Einde inhoudsopgave
Verordening (EG) nr. 1073/2009 tot vaststelling van gemeenschappelijke regels voor toegang tot de internationale markt voor touringcar- en autobusdiensten en tot wijziging van Verordening (EG) nr. 561/2006
Artikel 6 Aard van de vergunning
Geldend
Geldend vanaf 04-12-2009
- Bronpublicatie:
21-10-2009, PbEU 2009, L 300 (uitgifte: 14-11-2009, regelingnummer: 1073/2009)
- Inwerkingtreding
04-12-2009
- Bronpublicatie inwerkingtreding:
21-10-2009, PbEU 2009, L 300 (uitgifte: 14-11-2009, regelingnummer: 1073/2009)
- Vakgebied(en)
EU-recht / Bijzondere onderwerpen
1.
Vergunningen worden gesteld op naam van de vervoerder. Zij kunnen door hem niet aan derden worden overgedragen. Een vervoerder die een vergunning heeft gekregen, mag evenwel, met instemming van de bevoegde instantie van de lidstaat op het grondgebied waarvan het punt van vertrek is gelegen, hierna ‘vergunningverlenende instantie’ te noemen, het vervoer door een onderaannemer laten verrichten. In dat geval moet de naam van de onderaannemer en de aard van zijn betrokkenheid op de vergunning worden vermeld. De onderaannemer moet voldoen aan de voorwaarden van artikel 3, lid 1. Voor de toepassing van dit lid wordt onder ‘punt van vertrek’ ‘een van de eindpunten van het vervoer’ verstaan.
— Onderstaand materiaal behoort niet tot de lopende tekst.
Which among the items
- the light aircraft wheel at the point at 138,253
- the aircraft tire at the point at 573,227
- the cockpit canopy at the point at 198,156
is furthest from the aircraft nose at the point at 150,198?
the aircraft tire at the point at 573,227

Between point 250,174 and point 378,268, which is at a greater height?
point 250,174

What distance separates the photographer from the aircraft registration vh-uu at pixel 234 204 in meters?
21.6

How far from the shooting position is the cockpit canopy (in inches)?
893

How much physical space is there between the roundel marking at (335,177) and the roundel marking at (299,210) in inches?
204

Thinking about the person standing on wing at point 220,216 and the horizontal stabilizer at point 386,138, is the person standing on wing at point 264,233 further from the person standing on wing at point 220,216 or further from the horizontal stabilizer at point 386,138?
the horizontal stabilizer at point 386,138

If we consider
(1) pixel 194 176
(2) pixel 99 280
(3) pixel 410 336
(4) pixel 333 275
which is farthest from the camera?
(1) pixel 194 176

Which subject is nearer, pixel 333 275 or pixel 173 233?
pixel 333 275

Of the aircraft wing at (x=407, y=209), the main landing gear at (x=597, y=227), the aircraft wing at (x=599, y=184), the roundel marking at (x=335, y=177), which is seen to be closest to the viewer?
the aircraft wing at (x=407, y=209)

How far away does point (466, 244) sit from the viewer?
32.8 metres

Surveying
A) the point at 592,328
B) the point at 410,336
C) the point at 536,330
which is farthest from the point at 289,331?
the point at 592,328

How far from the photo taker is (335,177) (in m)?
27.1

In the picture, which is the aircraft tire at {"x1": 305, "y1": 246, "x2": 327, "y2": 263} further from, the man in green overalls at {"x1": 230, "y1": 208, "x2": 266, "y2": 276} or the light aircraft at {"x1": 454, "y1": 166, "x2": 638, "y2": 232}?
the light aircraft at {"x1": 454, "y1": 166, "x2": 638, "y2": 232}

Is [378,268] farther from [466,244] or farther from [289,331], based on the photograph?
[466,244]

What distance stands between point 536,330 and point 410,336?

In het geval van een associatie van ondernemingen voor de exploitatie van geregeld vervoer wordt de vergunning gesteld op naam van alle ondernemingen en worden de namen van alle exploitanten erop vermeld. Zij wordt afgegeven aan de onderneming die het vervoer beheert; de overige ondernemingen ontvangen een afschrift.
2.
De geldigheidsduur van de vergunning bedraagt maximaal vijf jaar. Er kan een kortere geldigheidsduur worden vastgesteld, hetzij op verzoek van de aanvrager, hetzij in onderlinge overeenstemming met de bevoegde instanties van de lidstaten op het grondgebied waarvan reizigers worden opgenomen of afgezet.
3.
In de vergunning worden vermeld:
- a)
het soort vervoer;
- b)
de reisweg, in het bijzonder het punt van vertrek en van bestemming;
- c)
de geldigheidsduur van de vergunning;
- d)
de stopplaatsen en de dienstregeling.
4.
De Commissie stelt het model van de vergunningen vast. Deze maatregelen, die niet-essentiële onderdelen van deze verordening beogen te wijzigen door haar aan te vullen, worden vastgesteld volgens de in artikel 26, lid 2, bedoelde regelgevingsprocedure met toetsing.
5.
De vergunningen geven de houder(s) het recht om in alle lidstaten over het grondgebied waarvan de reisweg loopt, geregeld vervoer te verrichten.
6.
De exploitant van geregeld vervoer mag extra voertuigen gebruiken om het hoofd te bieden aan tijdelijke en uitzonderlijke omstandigheden. Dergelijke extra voertuigen mogen alleen worden gebruikt onder dezelfde voorwaarden als die welke worden vermeld in de in lid 3 bedoelde vergunning.
In dat geval moet de vervoerder ervoor zorgen dat de volgende documenten zich in het voertuig bevinden:
- a)
een afschrift van de vergunning voor geregeld vervoer;
- b)
een afschrift van de overeenkomst tussen de exploitant van het geregelde vervoer en het bedrijf dat de extra voertuigen ter beschikking stelt, of een daaraan gelijkwaardig document;
- c)
een voor eensluidend gewaarmerkt afschrift van de communautaire vergunning die aan de exploitant die de extra voertuigen voor de dienst ter beschikking stelt, is afgegeven.